● **Source passage**

○ ○ ○ ○ ○

The 7% Convertible Debentures are convertible into shares of
common stock at a conversion price of $27 per share.
The 5% Convertible Debentures are convertible into shares of
common stock at a conversion rate of 29-1/2 shares for each
$1,000 principal amount.
The aggregate amounts of maturities and sinking fund
requirements for the Company's long-term debt outstanding at
December 31, 1993 are $17.4 million in 1994, $44 million in 1995,
$6 million in 1996, $56 million in 1997 and $50 million in 1998.
The estimated fair value of the fixed rate First Mortgage
Bonds, excluding amounts due within one year, in the aggregate,
was $1.3 billion at December 31, 1993 and 1992; and the
Convertible Debentures, excluding amounts due within one year, in
the aggregate, was $177 million and $166 million, respectively.
The estimated fair value at December 31, 1993 and 1992, was based
on the current market price or for issues with no market price
available, was based on discounted cash flows using current rates
for bonds with similar terms and remaining maturities.
At December 31, 1993 and 1992, the estimated fair value of the
Medium-Term Notes, in the aggregate, was $139 million and $132
million, respectively, based on discounted cash flows using
current rates for notes with similar terms and remaining
maturities.
Nonutility Subsidiary Long-Term Debt
- ------------------------------------
Long-term debt at December 31, 1993 consisted of $947.9 million
of unsecured borrowings from institutional lenders maturing at
various dates between January 1994 and July 2003. The interest
rates of such borrowings ranged from 3.64% to 10.65%. The
weighted average interest rate was 7.45% at December 31, 1993,
8.13% at December 31, 1992 and 8.9% at December 31, 1991. Annual
aggregate principal repayments are $160.8 million in 1994, $181.8
million in 1995, $173.2 million in 1996, $103.8 million in 1997,
$92.3 million in 1998 and $236 million thereafter.

○ ○ ○ ○ ○

● **Tasks to perform**
1) Retype the debt passage in full, word for word.
2) Convert the source records into a numbered list, from the line with "How far from the camera is" up to and including the last line of the records, and leave out blank lines.

Source records:
○ ○ ○ ○ ○

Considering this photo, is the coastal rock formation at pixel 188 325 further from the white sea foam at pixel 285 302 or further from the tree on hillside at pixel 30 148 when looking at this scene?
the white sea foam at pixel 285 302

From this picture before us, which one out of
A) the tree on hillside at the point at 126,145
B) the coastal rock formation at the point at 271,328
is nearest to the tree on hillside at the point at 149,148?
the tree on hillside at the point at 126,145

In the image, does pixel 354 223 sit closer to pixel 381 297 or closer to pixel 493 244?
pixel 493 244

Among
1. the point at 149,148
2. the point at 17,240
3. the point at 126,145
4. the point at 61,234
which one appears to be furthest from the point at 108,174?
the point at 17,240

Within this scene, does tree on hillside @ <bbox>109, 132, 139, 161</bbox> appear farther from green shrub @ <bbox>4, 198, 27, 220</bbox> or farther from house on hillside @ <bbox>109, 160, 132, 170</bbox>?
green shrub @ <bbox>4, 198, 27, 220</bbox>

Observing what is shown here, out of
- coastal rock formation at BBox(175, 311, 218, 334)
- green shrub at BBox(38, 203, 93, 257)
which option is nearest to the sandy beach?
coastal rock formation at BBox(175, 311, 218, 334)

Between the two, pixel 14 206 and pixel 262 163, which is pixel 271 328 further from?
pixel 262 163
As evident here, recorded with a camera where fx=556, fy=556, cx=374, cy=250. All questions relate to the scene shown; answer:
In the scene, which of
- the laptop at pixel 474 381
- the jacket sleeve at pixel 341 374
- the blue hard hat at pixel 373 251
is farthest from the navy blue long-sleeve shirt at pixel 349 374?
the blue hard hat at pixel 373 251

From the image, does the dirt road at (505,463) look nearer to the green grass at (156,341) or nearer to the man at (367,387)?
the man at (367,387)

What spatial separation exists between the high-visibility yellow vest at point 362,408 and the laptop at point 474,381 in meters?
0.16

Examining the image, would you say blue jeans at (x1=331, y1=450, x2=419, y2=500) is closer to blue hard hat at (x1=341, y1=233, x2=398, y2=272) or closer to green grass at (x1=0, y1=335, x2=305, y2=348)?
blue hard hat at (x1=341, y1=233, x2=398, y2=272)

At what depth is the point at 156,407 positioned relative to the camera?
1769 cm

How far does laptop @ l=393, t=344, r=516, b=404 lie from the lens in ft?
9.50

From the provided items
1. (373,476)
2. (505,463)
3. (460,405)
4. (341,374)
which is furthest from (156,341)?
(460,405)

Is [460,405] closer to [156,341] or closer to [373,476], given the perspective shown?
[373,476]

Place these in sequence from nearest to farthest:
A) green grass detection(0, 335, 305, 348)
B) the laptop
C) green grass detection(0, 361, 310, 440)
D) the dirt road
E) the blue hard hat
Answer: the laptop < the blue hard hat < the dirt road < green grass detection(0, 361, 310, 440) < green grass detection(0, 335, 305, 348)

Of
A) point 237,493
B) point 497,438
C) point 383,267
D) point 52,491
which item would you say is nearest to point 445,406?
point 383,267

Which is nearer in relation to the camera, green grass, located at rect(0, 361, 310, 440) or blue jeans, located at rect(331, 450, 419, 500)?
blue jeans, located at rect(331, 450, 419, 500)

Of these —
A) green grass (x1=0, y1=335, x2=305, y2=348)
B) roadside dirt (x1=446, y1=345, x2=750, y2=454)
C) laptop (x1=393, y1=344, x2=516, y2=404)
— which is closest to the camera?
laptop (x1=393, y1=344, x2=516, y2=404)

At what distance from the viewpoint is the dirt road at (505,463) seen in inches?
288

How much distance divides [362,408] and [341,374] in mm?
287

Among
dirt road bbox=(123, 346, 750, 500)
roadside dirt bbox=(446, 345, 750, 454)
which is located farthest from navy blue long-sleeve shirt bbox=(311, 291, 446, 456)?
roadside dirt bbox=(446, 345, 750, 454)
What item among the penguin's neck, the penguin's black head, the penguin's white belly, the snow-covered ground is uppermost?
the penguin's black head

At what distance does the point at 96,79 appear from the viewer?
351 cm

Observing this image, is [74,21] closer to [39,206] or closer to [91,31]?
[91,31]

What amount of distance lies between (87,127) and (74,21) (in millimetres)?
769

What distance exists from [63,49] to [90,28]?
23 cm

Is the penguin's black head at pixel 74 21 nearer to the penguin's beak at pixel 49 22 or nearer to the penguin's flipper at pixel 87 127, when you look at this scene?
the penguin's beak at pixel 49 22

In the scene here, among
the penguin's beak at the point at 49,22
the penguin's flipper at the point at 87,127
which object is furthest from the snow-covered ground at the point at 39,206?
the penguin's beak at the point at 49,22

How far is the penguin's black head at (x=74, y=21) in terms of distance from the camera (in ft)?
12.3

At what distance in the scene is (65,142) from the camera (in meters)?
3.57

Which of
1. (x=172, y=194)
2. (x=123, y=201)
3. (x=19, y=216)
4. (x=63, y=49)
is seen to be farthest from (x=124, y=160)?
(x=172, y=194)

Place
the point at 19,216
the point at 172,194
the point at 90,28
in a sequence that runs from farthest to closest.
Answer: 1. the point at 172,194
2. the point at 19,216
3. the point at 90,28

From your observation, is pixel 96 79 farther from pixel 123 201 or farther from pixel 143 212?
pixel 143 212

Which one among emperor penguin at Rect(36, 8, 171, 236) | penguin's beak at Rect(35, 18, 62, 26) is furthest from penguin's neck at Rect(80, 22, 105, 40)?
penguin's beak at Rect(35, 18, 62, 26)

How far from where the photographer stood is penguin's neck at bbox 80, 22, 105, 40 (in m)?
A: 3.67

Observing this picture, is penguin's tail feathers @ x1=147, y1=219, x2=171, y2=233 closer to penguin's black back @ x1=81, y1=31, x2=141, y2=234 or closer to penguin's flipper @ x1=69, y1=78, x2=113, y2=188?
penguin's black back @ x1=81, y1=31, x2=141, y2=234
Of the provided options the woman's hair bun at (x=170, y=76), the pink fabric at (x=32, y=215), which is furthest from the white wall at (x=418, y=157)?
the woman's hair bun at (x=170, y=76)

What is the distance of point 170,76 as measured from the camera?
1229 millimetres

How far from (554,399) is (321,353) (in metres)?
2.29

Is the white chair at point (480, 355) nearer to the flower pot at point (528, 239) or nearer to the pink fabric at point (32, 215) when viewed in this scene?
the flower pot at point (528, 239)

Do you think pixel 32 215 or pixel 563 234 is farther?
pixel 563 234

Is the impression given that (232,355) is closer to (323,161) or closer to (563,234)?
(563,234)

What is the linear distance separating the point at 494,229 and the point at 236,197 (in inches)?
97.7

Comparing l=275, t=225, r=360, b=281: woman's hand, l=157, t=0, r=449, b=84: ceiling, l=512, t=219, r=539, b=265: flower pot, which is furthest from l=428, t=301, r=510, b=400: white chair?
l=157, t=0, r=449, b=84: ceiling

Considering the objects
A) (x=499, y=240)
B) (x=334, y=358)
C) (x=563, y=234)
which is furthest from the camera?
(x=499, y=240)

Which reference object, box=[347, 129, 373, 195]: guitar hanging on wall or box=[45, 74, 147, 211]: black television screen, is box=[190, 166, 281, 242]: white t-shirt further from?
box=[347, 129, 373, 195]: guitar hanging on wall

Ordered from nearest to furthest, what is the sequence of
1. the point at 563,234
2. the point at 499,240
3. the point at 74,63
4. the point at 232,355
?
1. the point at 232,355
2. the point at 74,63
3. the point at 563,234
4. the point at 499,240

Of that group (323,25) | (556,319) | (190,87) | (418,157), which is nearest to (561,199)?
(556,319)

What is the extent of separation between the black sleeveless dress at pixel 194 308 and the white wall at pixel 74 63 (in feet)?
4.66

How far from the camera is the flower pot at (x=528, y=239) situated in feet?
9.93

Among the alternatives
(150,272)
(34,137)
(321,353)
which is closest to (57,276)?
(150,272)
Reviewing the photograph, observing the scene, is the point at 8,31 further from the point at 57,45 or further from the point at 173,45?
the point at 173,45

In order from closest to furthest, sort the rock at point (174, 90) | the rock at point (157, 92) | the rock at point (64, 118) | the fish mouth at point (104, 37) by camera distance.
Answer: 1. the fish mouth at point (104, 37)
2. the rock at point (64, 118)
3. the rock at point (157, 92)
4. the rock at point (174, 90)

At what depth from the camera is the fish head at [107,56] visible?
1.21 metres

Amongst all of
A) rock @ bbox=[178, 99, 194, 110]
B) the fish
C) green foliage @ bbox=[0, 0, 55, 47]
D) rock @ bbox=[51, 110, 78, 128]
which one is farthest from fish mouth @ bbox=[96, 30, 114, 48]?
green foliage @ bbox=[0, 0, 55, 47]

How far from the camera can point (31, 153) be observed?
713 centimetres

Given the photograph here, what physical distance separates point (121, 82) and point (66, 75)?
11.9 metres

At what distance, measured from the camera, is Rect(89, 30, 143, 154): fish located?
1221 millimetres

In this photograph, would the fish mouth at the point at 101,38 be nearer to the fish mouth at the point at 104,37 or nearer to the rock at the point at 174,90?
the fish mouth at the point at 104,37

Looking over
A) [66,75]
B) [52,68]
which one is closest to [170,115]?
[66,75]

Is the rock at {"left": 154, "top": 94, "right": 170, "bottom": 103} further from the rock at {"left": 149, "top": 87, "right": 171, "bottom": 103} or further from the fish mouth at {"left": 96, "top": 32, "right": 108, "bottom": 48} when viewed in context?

○ ○ ○ ○ ○

● **Task-by-task results**
1)
The 7% Convertible Debentures are convertible into shares of
common stock at a conversion price of $27 per share.
The 5% Convertible Debentures are convertible into shares of
common stock at a conversion rate of 29-1/2 shares for each
$1,000 principal amount.
The aggregate amounts of maturities and sinking fund
requirements for the Company's long-term debt outstanding at
December 31, 1993 are $17.4 million in 1994, $44 million in 1995,
$6 million in 1996, $56 million in 1997 and $50 million in 1998.
The estimated fair value of the fixed rate First Mortgage
Bonds, excluding amounts due within one year, in the aggregate,
was $1.3 billion at December 31, 1993 and 1992; and the
Convertible Debentures, excluding amounts due within one year, in
the aggregate, was $177 million and $166 million, respectively.
The estimated fair value at December 31, 1993 and 1992, was based
on the current market price or for issues with no market price
available, was based on discounted cash flows using current rates
for bonds with similar terms and remaining maturities.
At December 31, 1993 and 1992, the estimated fair value of the
Medium-Term Notes, in the aggregate, was $139 million and $132
million, respectively, based on discounted cash flows using
current rates for notes with similar terms and remaining
maturities.
Nonutility Subsidiary Long-Term Debt
- ------------------------------------
Long-term debt at December 31, 1993 consisted of $947.9 million
of unsecured borrowings from institutional lenders maturing at
various dates between January 1994 and July 2003. The interest
rates of such borrowings ranged from 3.64% to 10.65%. The
weighted average interest rate was 7.45% at December 31, 1993,
8.13% at December 31, 1992 and 8.9% at December 31, 1991. Annual
aggregate principal repayments are $160.8 million in 1994, $181.8
million in 1995, $173.2 million in 1996, $103.8 million in 1997,
$92.3 million in 1998 and $236 million thereafter.

2)
1. How far from the camera is the flower pot at (x=528, y=239) situated in feet?
2. 9.93
3. Among the alternatives
4. (150,272)
5. (34,137)
6. (321,353)
7. which is closest to (57,276)?
8. (150,272)
9. Reviewing the photograph, observing the scene, is the point at 8,31 further from the point at 57,45 or further from the point at 173,45?
10. the point at 173,45
11. In order from closest to furthest, sort the rock at point (174, 90) | the rock at point (157, 92) | the rock at point (64, 118) | the fish mouth at point (104, 37) by camera distance.
12. Answer: 1. the fish mouth at point (104, 37)
13. 2. the rock at point (64, 118)
14. 3. the rock at point (157, 92)
15. 4. the rock at point (174, 90)
16. At what depth from the camera is the fish head at [107,56] visible?
17. 1.21 metres
18. Amongst all of
19. A) rock @ bbox=[178, 99, 194, 110]
20. B) the fish
21. C) green foliage @ bbox=[0, 0, 55, 47]
22. D) rock @ bbox=[51, 110, 78, 128]
23. which one is farthest from fish mouth @ bbox=[96, 30, 114, 48]?
24. green foliage @ bbox=[0, 0, 55, 47]
25. How far from the camera can point (31, 153) be observed?
26. 713 centimetres
27. Given the photograph here, what physical distance separates point (121, 82) and point (66, 75)?
28. 11.9 metres
29. At what distance, measured from the camera, is Rect(89, 30, 143, 154): fish located?
30. 1221 millimetres
31. In this photograph, would the fish mouth at the point at 101,38 be nearer to the fish mouth at the point at 104,37 or nearer to the rock at the point at 174,90?
32. the fish mouth at the point at 104,37
33. Looking over
34. A) [66,75]
35. B) [52,68]
36. which one is closest to [170,115]?
37. [66,75]
38. Is the rock at {"left": 154, "top": 94, "right": 170, "bottom": 103} further from the rock at {"left": 149, "top": 87, "right": 171, "bottom": 103} or further from the fish mouth at {"left": 96, "top": 32, "right": 108, "bottom": 48} when viewed in context?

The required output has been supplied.